-------- Material provided
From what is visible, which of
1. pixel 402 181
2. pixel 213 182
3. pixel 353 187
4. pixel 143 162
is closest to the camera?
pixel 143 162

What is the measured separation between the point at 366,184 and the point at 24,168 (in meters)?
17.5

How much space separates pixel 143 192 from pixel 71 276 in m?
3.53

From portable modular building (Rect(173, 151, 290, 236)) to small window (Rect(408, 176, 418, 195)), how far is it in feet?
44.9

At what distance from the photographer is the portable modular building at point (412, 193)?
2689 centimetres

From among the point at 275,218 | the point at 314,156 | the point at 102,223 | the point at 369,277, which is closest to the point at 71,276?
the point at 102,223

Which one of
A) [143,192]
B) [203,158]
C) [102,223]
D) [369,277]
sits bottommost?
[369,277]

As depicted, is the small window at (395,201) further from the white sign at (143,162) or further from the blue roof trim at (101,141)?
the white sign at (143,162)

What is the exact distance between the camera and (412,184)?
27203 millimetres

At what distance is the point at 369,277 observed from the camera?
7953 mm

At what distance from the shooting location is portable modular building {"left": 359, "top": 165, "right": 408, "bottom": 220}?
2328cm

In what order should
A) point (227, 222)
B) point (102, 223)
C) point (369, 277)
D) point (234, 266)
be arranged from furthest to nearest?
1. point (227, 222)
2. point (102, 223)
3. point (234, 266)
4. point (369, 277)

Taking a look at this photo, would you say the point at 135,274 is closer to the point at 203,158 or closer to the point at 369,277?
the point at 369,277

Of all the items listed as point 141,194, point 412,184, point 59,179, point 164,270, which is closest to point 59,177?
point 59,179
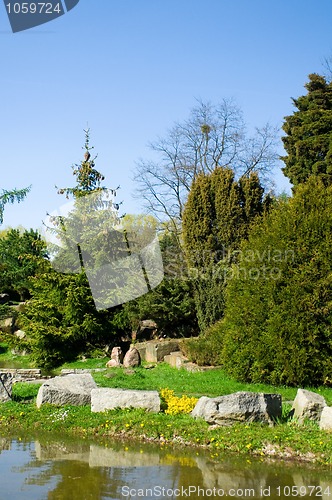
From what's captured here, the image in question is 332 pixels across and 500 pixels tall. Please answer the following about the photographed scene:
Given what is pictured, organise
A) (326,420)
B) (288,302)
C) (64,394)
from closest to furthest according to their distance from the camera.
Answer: (326,420) < (64,394) < (288,302)

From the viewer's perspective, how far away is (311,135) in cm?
2823

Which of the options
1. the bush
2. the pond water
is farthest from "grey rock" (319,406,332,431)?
the bush

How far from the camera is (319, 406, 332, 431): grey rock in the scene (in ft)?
34.8

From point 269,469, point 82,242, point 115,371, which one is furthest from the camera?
point 82,242

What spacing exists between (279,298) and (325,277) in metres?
1.27

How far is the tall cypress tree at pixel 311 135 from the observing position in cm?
2702

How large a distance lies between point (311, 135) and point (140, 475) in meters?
22.2

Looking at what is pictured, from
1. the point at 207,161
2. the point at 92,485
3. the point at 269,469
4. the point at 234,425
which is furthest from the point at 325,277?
the point at 207,161

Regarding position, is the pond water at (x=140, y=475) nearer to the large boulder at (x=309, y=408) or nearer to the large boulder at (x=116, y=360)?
the large boulder at (x=309, y=408)

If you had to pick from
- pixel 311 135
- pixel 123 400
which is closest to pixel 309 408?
pixel 123 400

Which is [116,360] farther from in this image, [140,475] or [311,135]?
[140,475]

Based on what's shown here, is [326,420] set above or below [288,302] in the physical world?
below

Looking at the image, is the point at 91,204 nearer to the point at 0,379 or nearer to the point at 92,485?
the point at 0,379

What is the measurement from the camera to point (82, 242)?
26.8 metres
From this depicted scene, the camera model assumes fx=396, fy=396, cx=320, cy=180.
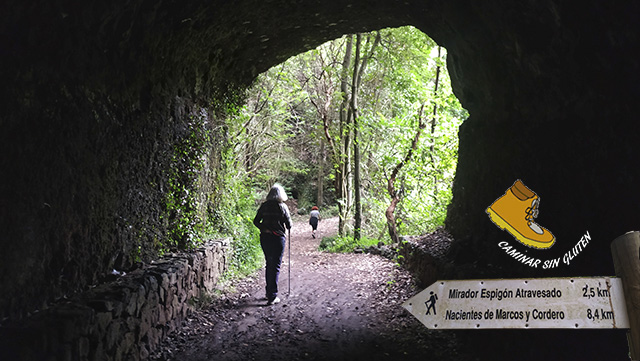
----------------
Reproduce every one of the records above word for word, leaving out the pictures.

From what is visible, which of
1. pixel 402 181
2. pixel 213 182
3. pixel 353 187
4. pixel 143 162
is closest to the camera?
pixel 143 162

What is the measured separation between the point at 366,184 and the point at 24,168 (in meters)?
17.5

How much space separates pixel 143 192 from pixel 71 276 in m?
3.53

From portable modular building (Rect(173, 151, 290, 236)) to small window (Rect(408, 176, 418, 195)), how far is it in feet?
44.9

At what distance from the photographer is the portable modular building at point (412, 193)?
2689 centimetres

From among the point at 275,218 | the point at 314,156 | the point at 102,223 | the point at 369,277, which is closest to the point at 71,276?
the point at 102,223

Which one of
A) [143,192]
B) [203,158]
C) [102,223]
D) [369,277]
sits bottommost?
[369,277]

As depicted, is the small window at (395,201) further from the white sign at (143,162) or further from the blue roof trim at (101,141)?
the white sign at (143,162)

What is the exact distance between the camera and (412,184)?
27203 millimetres

At what distance is the point at 369,277 observed from the camera?
7953 mm

At what distance from the shooting location is portable modular building {"left": 359, "top": 165, "right": 408, "bottom": 220}?
2328cm

In what order should
A) point (227, 222)
B) point (102, 223)
C) point (369, 277)
D) point (234, 266)
be arranged from furthest to nearest?
1. point (227, 222)
2. point (102, 223)
3. point (234, 266)
4. point (369, 277)

Taking a look at this photo, would you say the point at 135,274 is closer to the point at 203,158 or closer to the point at 369,277?
the point at 369,277

Of all the items listed as point 141,194, point 412,184, point 59,179, point 164,270, which is closest to point 59,177?
point 59,179
From what's captured here, the image in question is 332 pixels across and 500 pixels tall. Please answer the following about the photographed scene:
Given what is pictured, organise
A) (326,420)
B) (288,302)
C) (64,394)
from closest to furthest according to their distance from the camera.
Answer: (326,420) < (64,394) < (288,302)

From the viewer's perspective, how far away is (311,135) in cm?
2823

Which of the options
1. the bush
2. the pond water
is farthest from "grey rock" (319,406,332,431)?
the bush

How far from the camera is (319, 406, 332, 431): grey rock in the scene (in ft)?
34.8

From point 269,469, point 82,242, point 115,371, which one is furthest from the camera?
point 82,242

What spacing exists between (279,298) and (325,277) in metres?
1.27

How far is the tall cypress tree at pixel 311 135 from the observing position in cm?
2702

How large a distance lies between point (311, 135) and point (140, 475) in meters?
22.2

Looking at what is pictured, from
1. the point at 207,161
2. the point at 92,485
3. the point at 269,469
4. the point at 234,425
which is furthest from the point at 325,277?
the point at 207,161

Regarding position, is the pond water at (x=140, y=475) nearer to the large boulder at (x=309, y=408) or nearer to the large boulder at (x=116, y=360)?
the large boulder at (x=309, y=408)

If you had to pick from
- pixel 311 135
- pixel 123 400
which is closest to pixel 309 408?
pixel 123 400

Which is [116,360] farther from in this image, [140,475] or [311,135]?
[140,475]

Based on what's shown here, is [326,420] set above or below [288,302] in the physical world?
below

Looking at the image, is the point at 91,204 nearer to the point at 0,379 or nearer to the point at 92,485?
the point at 0,379

What is the measurement from the camera to point (82, 242)?
26.8 metres
From this depicted scene, the camera model assumes fx=396, fy=396, cx=320, cy=180.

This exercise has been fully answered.